Kadın öğrenciler değer görmedikleri evlere geri dönmek zorundalar!
Bir kadın öğrenci olarak şehir dışında okuma sebeplerimden birisi de aile baskısını en aza indirmekti. Fakat alınan online eğitim kararıyla yeniden aile evime dönmek zorundayım.
Kaynak: Freepik
HÜKÇAT üyesi bir öğrenci
Hacettepe Üniversitesi
Hepimizi derinden etkileyen deprem felaketi biz üniversite öğrencilerini de es geçmedi. Herhangi bir yerde bir kelebeğin kanat çırpışı bile üniversiteleri online yapmaya yetiyor artık. Eğitimin önemsiz olduğunu maalesef ki kanıksamış durumdayız. Tüm üniversite bileşenleri bu kararın bilimden ve mantıktan uzak olduğunu her zaman dile getirdi fakat hükümet bu kararından geri adım atmadı. Bu kararın hem öğrenciler hem depremzedeler için yeterince absürt olduğunu gerekçeleriyle duyurmaya çalıştık. Taleplerimiz belli, fakat duyan belli değil.

================================

Görev 1
Seçilen bölümde "Kadın öğrenciler değer" sözlerinden "duyan belli değil." sözlerine kadar olan her şeyi, "online" sözcüğünü "uzaktan" ile değiştirerek yeniden yazar mısın?
Görev 2
Şu ifadeler seçilen bölümle örtüşüyor mu? (a) Yazar, şehir dışında okuma sebeplerinden biri olarak aile baskısını en aza indirmeyi gösteriyor. (b) Hükümet online eğitim kararından geri adım attı. (c) Taleplerin duyulduğu söyleniyor. Her biri için evet ya da hayır de ve buna karar verdiren sözleri metinden aynen alıntıla.

Kaydedilen veriler

================================

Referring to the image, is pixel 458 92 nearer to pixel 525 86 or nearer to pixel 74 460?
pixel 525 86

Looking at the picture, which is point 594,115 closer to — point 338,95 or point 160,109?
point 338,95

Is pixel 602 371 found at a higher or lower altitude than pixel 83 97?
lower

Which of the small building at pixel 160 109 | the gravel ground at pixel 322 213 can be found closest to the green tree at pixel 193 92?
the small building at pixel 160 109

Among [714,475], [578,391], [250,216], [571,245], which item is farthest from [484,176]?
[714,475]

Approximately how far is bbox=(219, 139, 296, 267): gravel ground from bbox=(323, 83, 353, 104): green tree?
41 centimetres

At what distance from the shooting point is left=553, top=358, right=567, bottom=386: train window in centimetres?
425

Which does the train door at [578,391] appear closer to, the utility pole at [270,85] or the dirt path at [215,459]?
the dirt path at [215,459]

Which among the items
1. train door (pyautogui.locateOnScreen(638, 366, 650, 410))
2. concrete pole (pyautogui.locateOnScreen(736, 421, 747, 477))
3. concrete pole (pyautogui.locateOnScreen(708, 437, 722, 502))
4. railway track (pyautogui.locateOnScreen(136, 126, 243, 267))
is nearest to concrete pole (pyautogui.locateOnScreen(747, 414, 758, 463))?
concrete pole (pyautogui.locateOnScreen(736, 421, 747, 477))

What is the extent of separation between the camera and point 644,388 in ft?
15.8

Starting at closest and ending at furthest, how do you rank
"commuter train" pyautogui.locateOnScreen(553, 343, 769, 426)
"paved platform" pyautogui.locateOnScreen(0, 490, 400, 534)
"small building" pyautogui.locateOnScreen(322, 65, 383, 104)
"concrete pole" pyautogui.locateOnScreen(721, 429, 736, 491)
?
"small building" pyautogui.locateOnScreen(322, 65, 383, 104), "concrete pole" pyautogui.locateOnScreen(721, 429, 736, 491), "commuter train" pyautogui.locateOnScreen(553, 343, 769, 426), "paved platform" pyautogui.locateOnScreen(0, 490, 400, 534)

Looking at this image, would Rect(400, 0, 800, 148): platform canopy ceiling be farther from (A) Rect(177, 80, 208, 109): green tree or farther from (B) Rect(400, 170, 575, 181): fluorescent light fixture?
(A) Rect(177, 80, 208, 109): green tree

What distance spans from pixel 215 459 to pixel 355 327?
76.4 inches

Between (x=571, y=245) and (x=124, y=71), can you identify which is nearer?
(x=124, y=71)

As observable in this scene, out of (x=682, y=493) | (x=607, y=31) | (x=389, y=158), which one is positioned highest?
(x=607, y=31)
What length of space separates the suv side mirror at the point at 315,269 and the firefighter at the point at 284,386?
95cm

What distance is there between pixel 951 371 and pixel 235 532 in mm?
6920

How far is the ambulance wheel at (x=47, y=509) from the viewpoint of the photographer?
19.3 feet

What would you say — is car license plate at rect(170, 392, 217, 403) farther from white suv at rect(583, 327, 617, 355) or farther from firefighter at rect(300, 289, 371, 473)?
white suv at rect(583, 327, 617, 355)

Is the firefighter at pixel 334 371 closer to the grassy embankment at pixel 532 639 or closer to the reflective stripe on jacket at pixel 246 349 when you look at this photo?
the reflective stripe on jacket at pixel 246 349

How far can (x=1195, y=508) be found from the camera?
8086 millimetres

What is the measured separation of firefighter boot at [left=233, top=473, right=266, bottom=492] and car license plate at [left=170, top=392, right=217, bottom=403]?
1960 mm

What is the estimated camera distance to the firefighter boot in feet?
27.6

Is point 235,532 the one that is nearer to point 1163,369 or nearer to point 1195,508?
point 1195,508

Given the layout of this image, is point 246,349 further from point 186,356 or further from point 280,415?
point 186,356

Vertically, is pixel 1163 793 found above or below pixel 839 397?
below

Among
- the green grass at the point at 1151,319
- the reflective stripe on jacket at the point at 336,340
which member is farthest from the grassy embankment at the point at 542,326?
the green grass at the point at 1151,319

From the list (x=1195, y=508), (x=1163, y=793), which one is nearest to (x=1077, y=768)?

================================

Yanıt bölümü 1
Kadın öğrenciler değer görmedikleri evlere geri dönmek zorundalar!
Bir kadın öğrenci olarak şehir dışında okuma sebeplerimden birisi de aile baskısını en aza indirmekti. Fakat alınan uzaktan eğitim kararıyla yeniden aile evime dönmek zorundayım.
Kaynak: Freepik
HÜKÇAT üyesi bir öğrenci
Hacettepe Üniversitesi
Hepimizi derinden etkileyen deprem felaketi biz üniversite öğrencilerini de es geçmedi. Herhangi bir yerde bir kelebeğin kanat çırpışı bile üniversiteleri uzaktan yapmaya yetiyor artık. Eğitimin önemsiz olduğunu maalesef ki kanıksamış durumdayız. Tüm üniversite bileşenleri bu kararın bilimden ve mantıktan uzak olduğunu her zaman dile getirdi fakat hükümet bu kararından geri adım atmadı. Bu kararın hem öğrenciler hem depremzedeler için yeterince absürt olduğunu gerekçeleriyle duyurmaya çalıştık. Taleplerimiz belli, fakat duyan belli değil.

Yanıt bölümü 2
(a) Evet: "Bir kadın öğrenci olarak şehir dışında okuma sebeplerimden birisi de aile baskısını en aza indirmekti."
(b) Hayır: "fakat hükümet bu kararından geri adım atmadı."
(c) Hayır: "Taleplerimiz belli, fakat duyan belli değil."